NtropiX: The Tsshannoneffective Program

Software For Algorithmic Trading Of Equities:

The Tsshannoneffective Program - Calculate the Effective Shannon Probability

tsshannoneffective [-c] [-e] [-v] avg rms number

DESCRIPTION

Tsshannoneffective is for calculating the effective Shannon probability, given the average, root mean square, data set size, and data set duration, of the normalized increments of a time series.

DATA SET SIZE CONSIDERATIONS

This program addresses the question "is there reasonable evidence to justify investment in an equity based on data set size?"

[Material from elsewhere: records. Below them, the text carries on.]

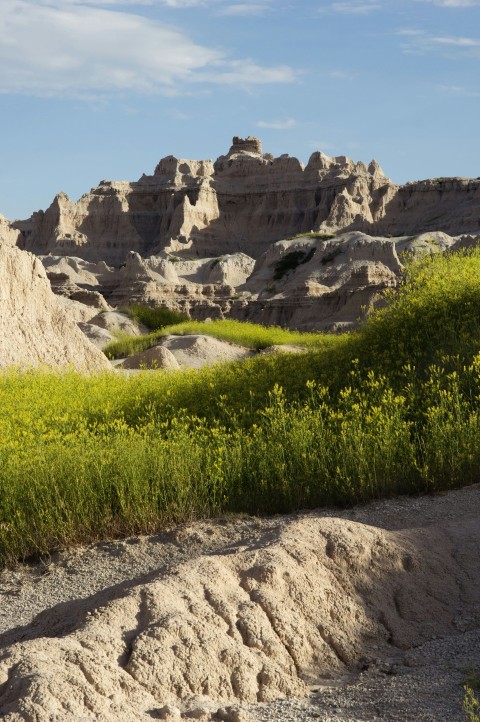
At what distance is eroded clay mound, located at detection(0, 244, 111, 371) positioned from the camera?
17.1 meters

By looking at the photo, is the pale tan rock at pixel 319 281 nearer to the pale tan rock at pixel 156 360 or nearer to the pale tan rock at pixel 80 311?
the pale tan rock at pixel 80 311

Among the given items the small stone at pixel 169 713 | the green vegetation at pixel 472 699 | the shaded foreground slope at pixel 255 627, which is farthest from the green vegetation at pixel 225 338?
the small stone at pixel 169 713

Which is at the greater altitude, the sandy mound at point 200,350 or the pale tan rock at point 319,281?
the pale tan rock at point 319,281

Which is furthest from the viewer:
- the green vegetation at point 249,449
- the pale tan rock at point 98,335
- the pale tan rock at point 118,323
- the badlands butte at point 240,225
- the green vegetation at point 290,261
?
the green vegetation at point 290,261

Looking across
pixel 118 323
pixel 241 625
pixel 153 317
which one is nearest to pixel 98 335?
pixel 118 323

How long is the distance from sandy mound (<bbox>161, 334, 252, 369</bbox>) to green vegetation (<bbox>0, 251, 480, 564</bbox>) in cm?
1183

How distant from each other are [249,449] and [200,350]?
53.1ft

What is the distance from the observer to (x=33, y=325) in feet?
58.7

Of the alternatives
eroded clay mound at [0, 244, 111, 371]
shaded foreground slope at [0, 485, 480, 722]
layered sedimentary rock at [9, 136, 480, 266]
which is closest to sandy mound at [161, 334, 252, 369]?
eroded clay mound at [0, 244, 111, 371]

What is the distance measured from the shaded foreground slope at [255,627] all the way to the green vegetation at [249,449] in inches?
44.9

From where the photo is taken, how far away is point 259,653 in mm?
4516

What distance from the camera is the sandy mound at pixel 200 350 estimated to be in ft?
77.9

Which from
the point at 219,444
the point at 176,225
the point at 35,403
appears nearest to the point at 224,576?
the point at 219,444

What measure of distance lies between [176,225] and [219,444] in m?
94.2
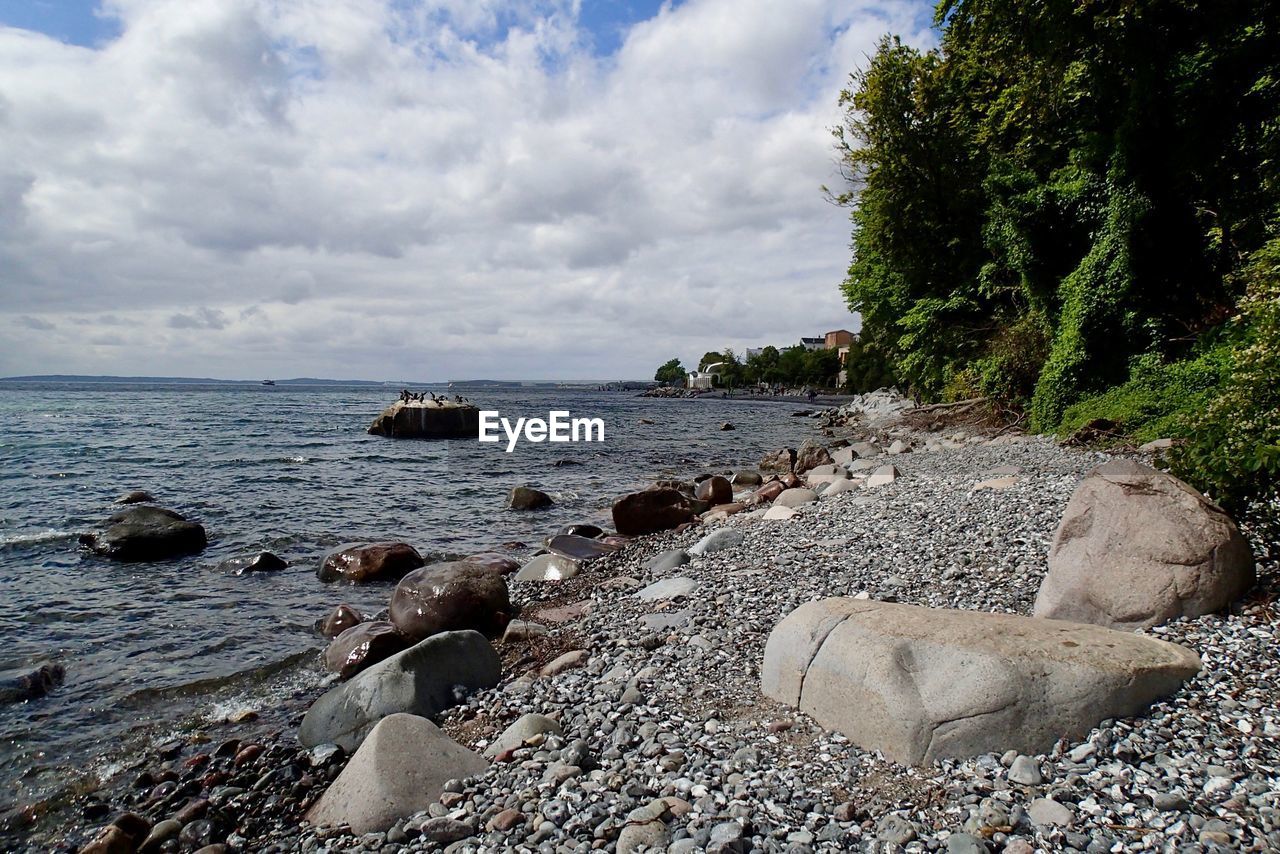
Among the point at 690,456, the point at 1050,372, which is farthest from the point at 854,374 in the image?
the point at 1050,372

The Shannon probability of a time series is the likelihood that the value of the time series will increase in the next time interval. The Shannon probability is measured using the average, avg, and root mean square, rms, of the normalized increments of the time series. Using the rms to compute the Shannon probability, P:


      rms + 1
  P = ------- ....................................(1.1)
         2

However, there is an error associated with the measurement of rms do to the size of the data set, N, (ie., the number of records in the time series,) used in the calculation of rms. The confidence level, c, is the likelihood that this error is less than some error level, e.

Over the many time intervals represented in the time series, the error will be greater than the error level, e, (1 - c) * 100 percent of the time-requiring that the Shannon probability, P, be reduced by a factor of c to accommodate the measurement error:


       rms - e + 1
  Pc = ----------- ...............................(1.2)
            2

where the error level, e, and the confidence level, c, are calculated using statistical estimates, and the product P times c is the effective Shannon probability that should be used in the calculation of optimal wagering strategies.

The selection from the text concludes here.